Qilin and Warlock Ransomware Use Vulnerable Drivers to Disable 300+ EDR Tools

The BYOVD approach represents a sophisticated evolution in ransomware tactics, allowing threat actors to bypass user‑mode defenses by exploiting kernel drivers that are often trusted by the operating system. Qilin’s deployment of a malicious DLL, msimg32.dll, demonstrates how attackers can embed encrypted payloads, neutralize user‑mode hooks, and suppress ETW logs, effectively rendering traditional EDR solutions blind. By loading rwdrv.sys to access physical memory and hlpdrv.sys to terminate EDR drivers, the group can cripple over three hundred security products in a single campaign, accelerating the path to ransomware encryption.
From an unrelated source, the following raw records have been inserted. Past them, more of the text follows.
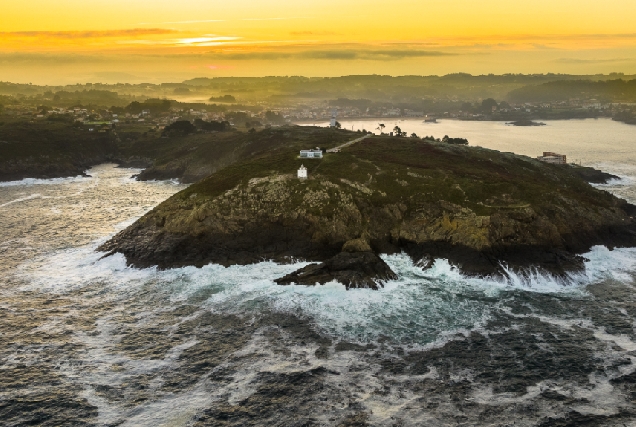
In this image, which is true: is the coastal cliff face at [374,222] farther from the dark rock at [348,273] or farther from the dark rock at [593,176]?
the dark rock at [593,176]

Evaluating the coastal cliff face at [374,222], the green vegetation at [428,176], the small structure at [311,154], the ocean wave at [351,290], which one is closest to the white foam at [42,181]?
the green vegetation at [428,176]

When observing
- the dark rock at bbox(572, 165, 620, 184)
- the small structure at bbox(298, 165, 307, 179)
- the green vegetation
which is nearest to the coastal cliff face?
the green vegetation

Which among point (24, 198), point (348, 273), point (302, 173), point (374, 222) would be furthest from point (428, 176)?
point (24, 198)

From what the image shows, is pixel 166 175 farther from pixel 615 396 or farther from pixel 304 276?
pixel 615 396

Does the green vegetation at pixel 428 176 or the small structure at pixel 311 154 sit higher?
the small structure at pixel 311 154

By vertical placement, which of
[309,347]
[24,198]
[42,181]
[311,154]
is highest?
[311,154]

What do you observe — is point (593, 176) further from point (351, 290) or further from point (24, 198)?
point (24, 198)

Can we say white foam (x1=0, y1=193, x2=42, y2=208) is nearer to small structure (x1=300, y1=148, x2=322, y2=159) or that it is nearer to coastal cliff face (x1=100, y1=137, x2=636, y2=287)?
coastal cliff face (x1=100, y1=137, x2=636, y2=287)
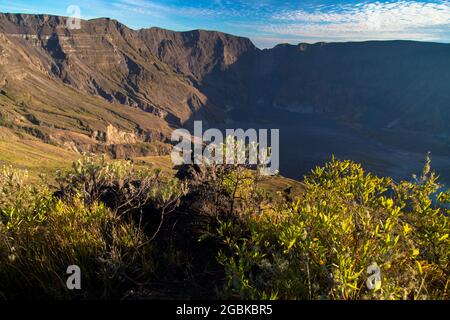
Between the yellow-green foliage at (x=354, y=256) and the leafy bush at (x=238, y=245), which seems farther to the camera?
the leafy bush at (x=238, y=245)

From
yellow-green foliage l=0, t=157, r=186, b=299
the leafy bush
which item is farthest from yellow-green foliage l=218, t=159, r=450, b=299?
yellow-green foliage l=0, t=157, r=186, b=299

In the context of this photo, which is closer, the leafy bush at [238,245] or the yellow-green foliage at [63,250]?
the leafy bush at [238,245]

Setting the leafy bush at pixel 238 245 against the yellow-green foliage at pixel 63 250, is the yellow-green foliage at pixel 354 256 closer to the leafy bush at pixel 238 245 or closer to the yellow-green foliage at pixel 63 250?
the leafy bush at pixel 238 245

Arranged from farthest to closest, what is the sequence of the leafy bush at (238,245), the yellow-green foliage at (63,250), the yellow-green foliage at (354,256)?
the yellow-green foliage at (63,250)
the leafy bush at (238,245)
the yellow-green foliage at (354,256)

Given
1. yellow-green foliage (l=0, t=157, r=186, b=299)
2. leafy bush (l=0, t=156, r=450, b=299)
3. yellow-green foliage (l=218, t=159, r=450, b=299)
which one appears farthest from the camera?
yellow-green foliage (l=0, t=157, r=186, b=299)

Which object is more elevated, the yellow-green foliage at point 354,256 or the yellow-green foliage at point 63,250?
the yellow-green foliage at point 354,256

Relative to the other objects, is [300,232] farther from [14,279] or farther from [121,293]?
[14,279]

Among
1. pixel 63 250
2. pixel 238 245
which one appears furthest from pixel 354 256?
pixel 63 250

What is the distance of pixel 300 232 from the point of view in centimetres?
420

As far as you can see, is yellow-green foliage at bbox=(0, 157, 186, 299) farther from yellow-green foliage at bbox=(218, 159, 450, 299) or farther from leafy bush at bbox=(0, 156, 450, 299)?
yellow-green foliage at bbox=(218, 159, 450, 299)

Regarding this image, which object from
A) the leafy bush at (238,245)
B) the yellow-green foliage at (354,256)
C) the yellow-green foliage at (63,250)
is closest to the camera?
the yellow-green foliage at (354,256)

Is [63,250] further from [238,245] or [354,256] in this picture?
[354,256]

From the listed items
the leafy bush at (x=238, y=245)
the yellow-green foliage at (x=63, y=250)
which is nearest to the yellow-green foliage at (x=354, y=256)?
the leafy bush at (x=238, y=245)

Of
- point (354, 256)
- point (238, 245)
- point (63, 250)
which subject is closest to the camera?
point (354, 256)
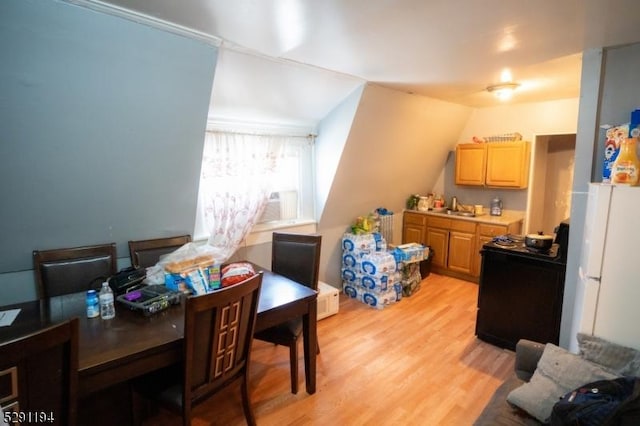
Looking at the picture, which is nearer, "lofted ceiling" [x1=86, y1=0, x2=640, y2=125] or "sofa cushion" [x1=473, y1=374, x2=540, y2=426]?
"sofa cushion" [x1=473, y1=374, x2=540, y2=426]

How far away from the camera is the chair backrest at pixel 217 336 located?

Warlock’s recent campaigns illustrate the rapid adoption of similar driver‑based evasion techniques, this time leveraging the vulnerable NSecKrnl.sys driver to achieve kernel‑level control. Coupled with legitimate tools such as PsExec, TightVNC, and Cloudflare Tunnel, the group builds a multi‑vector persistence framework that supports lateral movement, data exfiltration via Rclone, and command‑and‑control through Visual Studio Code. The integration of these tools underscores a broader trend: ransomware operators are blending custom kernel exploits with off‑the‑shelf utilities to create resilient, hard‑to‑detect infection chains.

For organizations, the rise of BYOVD attacks mandates a shift from conventional endpoint protection to comprehensive driver governance. Enforcing strict driver signing policies, continuously monitoring driver installation events, and maintaining an aggressive patch‑management cadence are essential controls. Additionally, investing in kernel‑integrity monitoring platforms can provide early warning of unauthorized driver activity. As ransomware groups continue to refine kernel‑level evasion, a layered defense that includes both endpoint and kernel visibility will be critical to mitigating the heightened risk.